Source extract:
╭──
The School of Civil and Environmental Engineering (SCEE) was founded by the National University of Sciences and Technology, Pakistan in 2008 by merging four established institutes; NUST Institute of Civil Engineering, National Institute of Transportation, Institute of Geographical Information System and Institute of Environmental Sciences and Engineering.

The school is co-educational and offers undergraduate and postgraduate programs in the fields of Civil Engineering and Environmental Engineering.

History
National Institute of Transportation (NIT) was established in 1991 at the Risalpur campus of National University of Sciences and Technology, Pakistan and was affiliated with Military College of Engineering (Pakistan). The institute initially provided undergraduate and postgraduate programs in the fields of Transportation Engineering, Geotechnical engineering, Structural Engineering and Water Resources Engineering.
 
Institute of Environmental Sciences and Engineering (IESE) started its MS in Environmental Engineering in July 1996. Later, PhD programs were also offered.

With the establishment of the new campus of NUST in Islamabad in 2008, NIT was merged with IESE and Institute of Geographical Information System and given the name of School of Civil and Environmental Engineering (SCEE).

The school consists of four institutes; NUST Institute of Civil Engineering, Institute of Environmental Science & Engineering, Institute of Geographical Information Systems and National Institute of Transportation.
╰──
Challenge: Set down the part of the engineering school history starting with "The school consists" and going on through "Institute of Transportation.", word for word.

Dataset extract:
╭──
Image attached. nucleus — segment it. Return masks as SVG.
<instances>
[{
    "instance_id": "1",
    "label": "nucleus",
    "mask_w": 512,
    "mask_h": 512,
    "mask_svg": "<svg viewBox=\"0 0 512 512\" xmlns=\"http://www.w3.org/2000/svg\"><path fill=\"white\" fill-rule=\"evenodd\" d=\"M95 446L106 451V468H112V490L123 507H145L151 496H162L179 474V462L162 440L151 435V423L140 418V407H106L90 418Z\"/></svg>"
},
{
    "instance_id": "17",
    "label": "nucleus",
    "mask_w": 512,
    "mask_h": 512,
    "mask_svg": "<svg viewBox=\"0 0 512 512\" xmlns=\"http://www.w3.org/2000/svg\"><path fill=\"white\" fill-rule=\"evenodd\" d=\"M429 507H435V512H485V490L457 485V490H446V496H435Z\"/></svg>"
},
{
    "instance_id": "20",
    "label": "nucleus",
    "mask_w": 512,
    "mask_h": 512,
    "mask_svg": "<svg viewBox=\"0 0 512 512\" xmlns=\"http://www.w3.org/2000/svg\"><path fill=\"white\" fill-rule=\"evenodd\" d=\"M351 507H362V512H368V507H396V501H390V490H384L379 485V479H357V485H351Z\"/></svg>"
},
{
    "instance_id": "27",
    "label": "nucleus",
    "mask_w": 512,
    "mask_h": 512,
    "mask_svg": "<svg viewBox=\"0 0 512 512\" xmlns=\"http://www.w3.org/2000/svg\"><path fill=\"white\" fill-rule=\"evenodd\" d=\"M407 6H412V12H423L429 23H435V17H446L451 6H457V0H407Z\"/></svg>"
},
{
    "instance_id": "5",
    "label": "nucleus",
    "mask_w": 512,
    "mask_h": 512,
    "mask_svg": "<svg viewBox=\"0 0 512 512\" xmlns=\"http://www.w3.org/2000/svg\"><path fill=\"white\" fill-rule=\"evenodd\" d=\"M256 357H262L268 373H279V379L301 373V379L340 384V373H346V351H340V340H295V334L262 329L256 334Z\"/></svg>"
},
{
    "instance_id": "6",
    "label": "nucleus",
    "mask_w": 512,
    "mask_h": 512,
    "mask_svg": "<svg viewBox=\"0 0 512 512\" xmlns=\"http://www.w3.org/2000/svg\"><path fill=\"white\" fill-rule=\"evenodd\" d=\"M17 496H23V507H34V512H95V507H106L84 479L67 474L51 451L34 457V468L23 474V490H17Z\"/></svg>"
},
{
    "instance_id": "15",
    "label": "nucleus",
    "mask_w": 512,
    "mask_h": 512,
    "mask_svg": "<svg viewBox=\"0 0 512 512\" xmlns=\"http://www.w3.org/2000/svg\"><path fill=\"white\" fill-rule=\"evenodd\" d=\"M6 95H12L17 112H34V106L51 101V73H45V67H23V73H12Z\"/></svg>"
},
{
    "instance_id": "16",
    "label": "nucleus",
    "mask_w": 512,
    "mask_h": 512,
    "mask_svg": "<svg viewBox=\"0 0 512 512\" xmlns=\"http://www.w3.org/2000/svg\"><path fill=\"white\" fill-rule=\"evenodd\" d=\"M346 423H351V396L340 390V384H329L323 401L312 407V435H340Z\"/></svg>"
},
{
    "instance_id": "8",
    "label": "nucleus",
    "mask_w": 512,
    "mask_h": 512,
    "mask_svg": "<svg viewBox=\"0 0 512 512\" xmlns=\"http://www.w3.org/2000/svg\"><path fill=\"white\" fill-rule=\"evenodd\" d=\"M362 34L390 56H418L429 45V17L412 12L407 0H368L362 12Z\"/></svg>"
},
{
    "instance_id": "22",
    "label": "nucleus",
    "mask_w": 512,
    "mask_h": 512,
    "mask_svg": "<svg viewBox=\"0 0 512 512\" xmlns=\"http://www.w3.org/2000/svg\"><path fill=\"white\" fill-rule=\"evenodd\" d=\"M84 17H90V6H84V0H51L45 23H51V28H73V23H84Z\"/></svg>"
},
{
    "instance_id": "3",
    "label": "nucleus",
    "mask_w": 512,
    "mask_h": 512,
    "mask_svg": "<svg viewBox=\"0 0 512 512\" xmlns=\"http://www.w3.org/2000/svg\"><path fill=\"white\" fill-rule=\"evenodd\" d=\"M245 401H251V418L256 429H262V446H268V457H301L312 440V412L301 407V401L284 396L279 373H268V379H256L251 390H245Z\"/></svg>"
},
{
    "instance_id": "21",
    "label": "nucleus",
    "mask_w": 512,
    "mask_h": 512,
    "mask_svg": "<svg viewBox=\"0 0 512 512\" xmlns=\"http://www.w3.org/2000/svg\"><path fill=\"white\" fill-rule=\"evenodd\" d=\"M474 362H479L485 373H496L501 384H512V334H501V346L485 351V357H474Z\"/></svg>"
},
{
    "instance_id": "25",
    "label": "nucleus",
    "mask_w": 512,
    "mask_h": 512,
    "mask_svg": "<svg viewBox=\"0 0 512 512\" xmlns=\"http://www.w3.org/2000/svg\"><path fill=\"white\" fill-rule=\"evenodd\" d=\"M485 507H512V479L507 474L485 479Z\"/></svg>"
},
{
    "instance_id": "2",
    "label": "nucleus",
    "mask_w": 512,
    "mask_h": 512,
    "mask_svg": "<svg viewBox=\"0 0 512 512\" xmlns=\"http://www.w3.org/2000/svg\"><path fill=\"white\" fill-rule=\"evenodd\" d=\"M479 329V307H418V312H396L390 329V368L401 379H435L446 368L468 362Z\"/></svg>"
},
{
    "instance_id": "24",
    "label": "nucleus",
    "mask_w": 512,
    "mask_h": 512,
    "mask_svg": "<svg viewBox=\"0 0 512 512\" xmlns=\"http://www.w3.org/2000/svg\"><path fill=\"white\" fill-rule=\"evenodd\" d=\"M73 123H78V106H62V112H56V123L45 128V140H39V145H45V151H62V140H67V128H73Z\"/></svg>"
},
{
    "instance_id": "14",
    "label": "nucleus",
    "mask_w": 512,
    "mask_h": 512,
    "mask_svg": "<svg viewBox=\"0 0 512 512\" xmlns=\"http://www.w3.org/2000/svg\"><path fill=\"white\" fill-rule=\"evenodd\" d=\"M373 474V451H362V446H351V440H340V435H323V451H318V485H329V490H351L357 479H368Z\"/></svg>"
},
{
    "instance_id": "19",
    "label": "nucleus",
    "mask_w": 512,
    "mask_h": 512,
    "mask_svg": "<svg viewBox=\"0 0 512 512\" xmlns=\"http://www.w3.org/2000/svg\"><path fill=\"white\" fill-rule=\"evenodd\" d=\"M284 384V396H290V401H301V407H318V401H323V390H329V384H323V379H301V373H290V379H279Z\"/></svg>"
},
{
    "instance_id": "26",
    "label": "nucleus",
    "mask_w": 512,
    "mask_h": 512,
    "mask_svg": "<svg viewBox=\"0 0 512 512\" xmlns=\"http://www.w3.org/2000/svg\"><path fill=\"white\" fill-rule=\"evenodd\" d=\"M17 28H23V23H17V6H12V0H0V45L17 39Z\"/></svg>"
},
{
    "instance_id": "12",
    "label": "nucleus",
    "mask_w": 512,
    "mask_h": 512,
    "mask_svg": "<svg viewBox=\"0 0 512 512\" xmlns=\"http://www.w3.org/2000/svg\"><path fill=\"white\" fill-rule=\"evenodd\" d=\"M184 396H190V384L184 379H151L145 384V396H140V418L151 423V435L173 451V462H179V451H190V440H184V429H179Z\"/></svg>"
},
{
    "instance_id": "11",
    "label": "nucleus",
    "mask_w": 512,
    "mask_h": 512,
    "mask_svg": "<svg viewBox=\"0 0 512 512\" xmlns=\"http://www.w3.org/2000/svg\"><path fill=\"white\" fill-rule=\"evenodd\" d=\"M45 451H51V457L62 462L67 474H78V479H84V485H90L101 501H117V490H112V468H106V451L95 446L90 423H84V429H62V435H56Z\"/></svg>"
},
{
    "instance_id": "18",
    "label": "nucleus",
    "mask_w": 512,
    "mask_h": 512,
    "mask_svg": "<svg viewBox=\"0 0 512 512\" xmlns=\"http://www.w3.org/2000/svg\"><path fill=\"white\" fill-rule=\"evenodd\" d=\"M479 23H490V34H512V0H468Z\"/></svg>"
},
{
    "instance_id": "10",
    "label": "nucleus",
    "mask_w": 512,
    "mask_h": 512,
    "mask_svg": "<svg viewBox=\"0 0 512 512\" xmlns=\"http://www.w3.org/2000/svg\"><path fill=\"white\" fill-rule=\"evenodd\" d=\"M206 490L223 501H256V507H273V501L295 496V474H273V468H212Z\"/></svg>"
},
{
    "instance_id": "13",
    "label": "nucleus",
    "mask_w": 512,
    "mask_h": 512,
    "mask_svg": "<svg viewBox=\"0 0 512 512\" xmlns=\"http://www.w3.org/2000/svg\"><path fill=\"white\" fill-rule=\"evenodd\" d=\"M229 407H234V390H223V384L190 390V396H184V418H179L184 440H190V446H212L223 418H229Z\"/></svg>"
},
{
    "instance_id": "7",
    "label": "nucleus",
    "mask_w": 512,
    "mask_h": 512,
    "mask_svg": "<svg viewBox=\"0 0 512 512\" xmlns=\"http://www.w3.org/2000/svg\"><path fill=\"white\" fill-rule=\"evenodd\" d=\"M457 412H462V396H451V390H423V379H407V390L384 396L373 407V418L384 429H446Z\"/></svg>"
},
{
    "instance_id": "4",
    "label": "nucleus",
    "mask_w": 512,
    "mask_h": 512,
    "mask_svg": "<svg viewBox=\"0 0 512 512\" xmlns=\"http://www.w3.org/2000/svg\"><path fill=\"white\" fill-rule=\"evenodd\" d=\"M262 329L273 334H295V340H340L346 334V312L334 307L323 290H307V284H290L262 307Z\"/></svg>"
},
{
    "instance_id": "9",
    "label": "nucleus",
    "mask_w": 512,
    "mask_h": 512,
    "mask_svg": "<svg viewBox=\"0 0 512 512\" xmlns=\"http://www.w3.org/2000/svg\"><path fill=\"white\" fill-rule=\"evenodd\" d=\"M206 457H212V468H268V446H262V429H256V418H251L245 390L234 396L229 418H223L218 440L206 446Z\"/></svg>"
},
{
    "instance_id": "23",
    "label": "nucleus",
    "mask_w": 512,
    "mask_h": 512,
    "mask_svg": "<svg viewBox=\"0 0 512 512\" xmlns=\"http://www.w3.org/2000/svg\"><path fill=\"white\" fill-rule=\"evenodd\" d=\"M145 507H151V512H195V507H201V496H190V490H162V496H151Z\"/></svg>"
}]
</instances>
╰──
Solution below:
The school consists of four institutes; NUST Institute of Civil Engineering, Institute of Environmental Science & Engineering, Institute of Geographical Information Systems and National Institute of Transportation.